Problem set:
(1) Copy the part of the ptrace passage starting at "Attaching and detaching" and ending at "may be lost.".
(2) Answer these questions from the ptrace passage:
(a) Which signal does PTRACE_ATTACH send to the thread?
(b) When restarting a tracee from a ptrace-stop other than signal-delivery-stop, what value is recommended for sig?
(c) During attach, what is the usual practice for other signals that arrive before SIGSTOP?

Another group of commands makes the ptrace-stopped tracee run. They have the form:
ptrace(cmd, pid, 0, sig);
where cmd is PTRACE_CONT, PTRACE_LISTEN, PTRACE_DETACH, PTRACE_SYSCALL, PTRACE_SINGLESTEP,
PTRACE_SYSEMU, or PTRACE_SYSEMU_SINGLESTEP. If the tracee is in signal-delivery-stop, sig
is the signal to be injected (if it is nonzero). Otherwise, sig may be ignored. (When
restarting a tracee from a ptrace-stop other than signal-delivery-stop, recommended
practice is to always pass 0 in sig.)
Attaching and detaching
A thread can be attached to the tracer using the call
ptrace(PTRACE_ATTACH, pid, 0, 0);
or
ptrace(PTRACE_SEIZE, pid, 0, PTRACE_O_flags);
PTRACE_ATTACH sends SIGSTOP to this thread. If the tracer wants this SIGSTOP to have no
effect, it needs to suppress it. Note that if other signals are concurrently sent to this
thread during attach, the tracer may see the tracee enter signal-delivery-stop with other
signal(s) first! The usual practice is to reinject these signals until SIGSTOP is seen,
then suppress SIGSTOP injection. The design bug here is that a ptrace attach and a
concurrently delivered SIGSTOP may race and the concurrent SIGSTOP may be lost.

Dataset extract:
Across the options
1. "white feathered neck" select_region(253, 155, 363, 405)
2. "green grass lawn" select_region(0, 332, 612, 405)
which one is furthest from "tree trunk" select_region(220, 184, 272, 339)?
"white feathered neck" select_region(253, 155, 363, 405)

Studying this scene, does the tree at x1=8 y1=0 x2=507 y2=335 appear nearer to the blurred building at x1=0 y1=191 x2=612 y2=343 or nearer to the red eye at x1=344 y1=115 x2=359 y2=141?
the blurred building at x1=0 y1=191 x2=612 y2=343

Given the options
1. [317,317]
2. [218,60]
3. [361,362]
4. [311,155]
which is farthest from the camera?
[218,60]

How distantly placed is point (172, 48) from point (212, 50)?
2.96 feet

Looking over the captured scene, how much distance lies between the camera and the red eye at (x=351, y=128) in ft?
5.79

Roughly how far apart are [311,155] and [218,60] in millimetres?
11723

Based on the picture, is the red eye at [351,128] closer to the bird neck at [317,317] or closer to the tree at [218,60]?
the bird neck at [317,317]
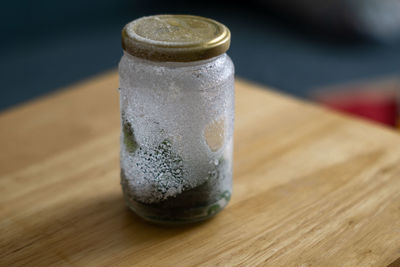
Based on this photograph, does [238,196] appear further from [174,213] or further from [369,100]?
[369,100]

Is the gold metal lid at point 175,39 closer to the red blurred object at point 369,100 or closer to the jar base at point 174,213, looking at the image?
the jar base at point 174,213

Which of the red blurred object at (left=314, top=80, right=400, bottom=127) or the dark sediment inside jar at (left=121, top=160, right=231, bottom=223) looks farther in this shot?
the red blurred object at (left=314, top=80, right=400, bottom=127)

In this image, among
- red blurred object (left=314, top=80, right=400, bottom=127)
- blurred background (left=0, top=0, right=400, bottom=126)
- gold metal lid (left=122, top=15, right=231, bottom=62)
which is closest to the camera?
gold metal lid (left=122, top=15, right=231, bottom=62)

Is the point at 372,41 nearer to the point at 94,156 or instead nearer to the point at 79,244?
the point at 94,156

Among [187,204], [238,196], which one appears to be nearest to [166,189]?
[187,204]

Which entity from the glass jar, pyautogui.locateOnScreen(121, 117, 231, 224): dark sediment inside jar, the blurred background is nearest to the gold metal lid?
...
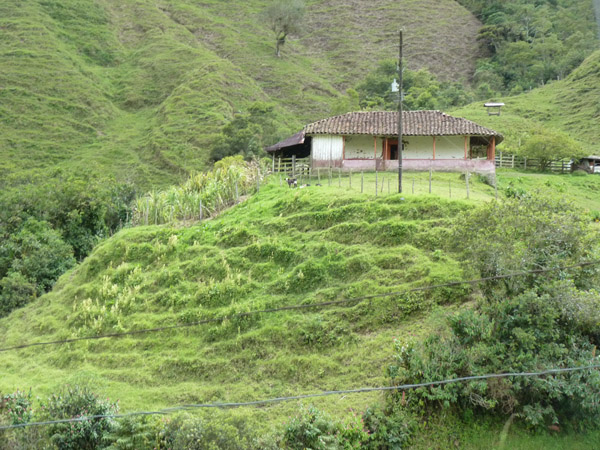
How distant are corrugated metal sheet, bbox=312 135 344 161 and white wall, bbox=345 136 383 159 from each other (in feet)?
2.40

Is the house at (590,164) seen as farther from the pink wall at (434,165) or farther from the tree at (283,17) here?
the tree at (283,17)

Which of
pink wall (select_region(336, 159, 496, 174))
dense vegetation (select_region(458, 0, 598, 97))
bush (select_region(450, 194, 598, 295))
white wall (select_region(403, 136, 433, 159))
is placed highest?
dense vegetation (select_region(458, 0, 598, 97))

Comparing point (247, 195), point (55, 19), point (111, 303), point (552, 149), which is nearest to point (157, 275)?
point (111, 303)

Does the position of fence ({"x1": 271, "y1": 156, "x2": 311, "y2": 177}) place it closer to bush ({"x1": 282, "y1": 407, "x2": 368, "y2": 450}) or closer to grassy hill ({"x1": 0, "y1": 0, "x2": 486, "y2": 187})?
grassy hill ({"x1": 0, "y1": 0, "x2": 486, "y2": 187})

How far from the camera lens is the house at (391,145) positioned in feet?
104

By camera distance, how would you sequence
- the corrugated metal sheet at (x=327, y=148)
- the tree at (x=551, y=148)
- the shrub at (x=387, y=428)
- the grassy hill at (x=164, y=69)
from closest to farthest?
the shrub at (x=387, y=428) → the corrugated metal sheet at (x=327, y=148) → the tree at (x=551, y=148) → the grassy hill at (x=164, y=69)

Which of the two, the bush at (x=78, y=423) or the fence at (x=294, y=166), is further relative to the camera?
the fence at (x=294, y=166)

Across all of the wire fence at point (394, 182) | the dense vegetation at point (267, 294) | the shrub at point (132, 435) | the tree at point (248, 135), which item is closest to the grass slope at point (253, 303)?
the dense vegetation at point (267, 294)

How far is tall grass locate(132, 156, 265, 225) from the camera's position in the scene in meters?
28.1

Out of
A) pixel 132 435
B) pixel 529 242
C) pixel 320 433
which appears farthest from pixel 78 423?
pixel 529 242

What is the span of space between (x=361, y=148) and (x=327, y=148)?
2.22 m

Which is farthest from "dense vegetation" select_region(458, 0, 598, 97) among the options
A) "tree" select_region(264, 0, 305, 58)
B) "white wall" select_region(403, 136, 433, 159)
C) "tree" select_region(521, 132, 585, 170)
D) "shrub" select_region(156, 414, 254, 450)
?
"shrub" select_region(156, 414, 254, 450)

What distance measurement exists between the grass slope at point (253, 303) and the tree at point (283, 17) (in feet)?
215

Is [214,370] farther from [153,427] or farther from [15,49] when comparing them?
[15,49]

Outputs for the tasks:
(1)
Attaching and detaching
A thread can be attached to the tracer using the call
ptrace(PTRACE_ATTACH, pid, 0, 0);
or
ptrace(PTRACE_SEIZE, pid, 0, PTRACE_O_flags);
PTRACE_ATTACH sends SIGSTOP to this thread. If the tracer wants this SIGSTOP to have no
effect, it needs to suppress it. Note that if other signals are concurrently sent to this
thread during attach, the tracer may see the tracee enter signal-delivery-stop with other
signal(s) first! The usual practice is to reinject these signals until SIGSTOP is seen,
then suppress SIGSTOP injection. The design bug here is that a ptrace attach and a
concurrently delivered SIGSTOP may race and the concurrent SIGSTOP may be lost.

(2)
(a) SIGSTOP.
(b) 0.
(c) Reinject them until SIGSTOP is seen, then suppress SIGSTOP injection.